= Indianapolis Air Route Traffic Control Center =

Area air traffic control center in the US

Indianapolis Air Route Traffic Control Center (ZID), (radio communications, "Indy Center") is one of 22 established FAA area control centers, and is located at 1850 South Sigsbee Street, Indianapolis, Indiana, United States.

The primary responsibility of Indianapolis Center is sequencing and separation of over-flights, arrivals, and departures in order to provide safe, orderly, and expeditious flow of aircraft filed under instrument flight rules (IFR).

Indianapolis Center is the 12th busiest ARTCC in the United States. In 2024, Indianapolis Center handled 2,097,778 aircraft operations. Indianapolis Center covers approximately 73,000 square miles of the Midwestern United States, including parts of Indiana, Illinois, Kentucky, Ohio, West Virginia, Virginia and Tennessee.
Indianapolis Center lies adjacent to six Air Route Traffic Control Centers: Washington Air Route Traffic Control Center, Atlanta Air Route Traffic Control Center, Memphis Air Route Traffic Control Center, Kansas City Air Route Traffic Control Center, Cleveland Air Route Traffic Control Center, and Chicago Air Route Traffic Control Center. ZID overlies or abuts many approach control facilities (including Indianapolis, Louisville, Cincinnati, Huntington, Terre Haute, Columbus, and Charleston).

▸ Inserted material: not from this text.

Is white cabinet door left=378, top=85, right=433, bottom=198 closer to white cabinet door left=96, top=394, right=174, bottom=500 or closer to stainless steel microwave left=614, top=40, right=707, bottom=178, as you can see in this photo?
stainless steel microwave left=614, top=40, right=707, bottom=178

On September 11, 2001, Indianapolis Center was handling American Airlines Flight 77. Indianapolis Center was the first enroute facility to use CPDLC (Controller - Pilot Data Link Communication). ZID along with UPS tested the system during nightly operations in 2018.

==Popular culture==
Indianapolis Center is depicted in the second scene of Steven Spielberg's Close Encounters of the Third Kind (1977), in which an air traffic controller provides information and guidance to pilots of two passenger jets (Trans World Airlines, Allegheny Airlines and a fictional "Air East") who are en route through the ZID flight information region to avoid collisions with each other or with an unidentified "aircraft" that appears to have extremely bright anti-collision lights and is "exhibiting some non-ballistic motion." A supervisor orders another controller to "get on the horn with the 45th Recon Wing to find out if there is a test flight mission in "Restricted Area 2508." (The actual 45th Tactical Reconnaissance Squadron was based at Bergstrom Air Force Base in the mid-1970s, but was inactivated not long before the film's pre-production. The real Restricted Area 2508 is located in Southern California.) The scene concluded with a senior supervisor instructing the controller to ask the TWA and Air East pilots if they wish to officially report a UFO. Both pilots declined.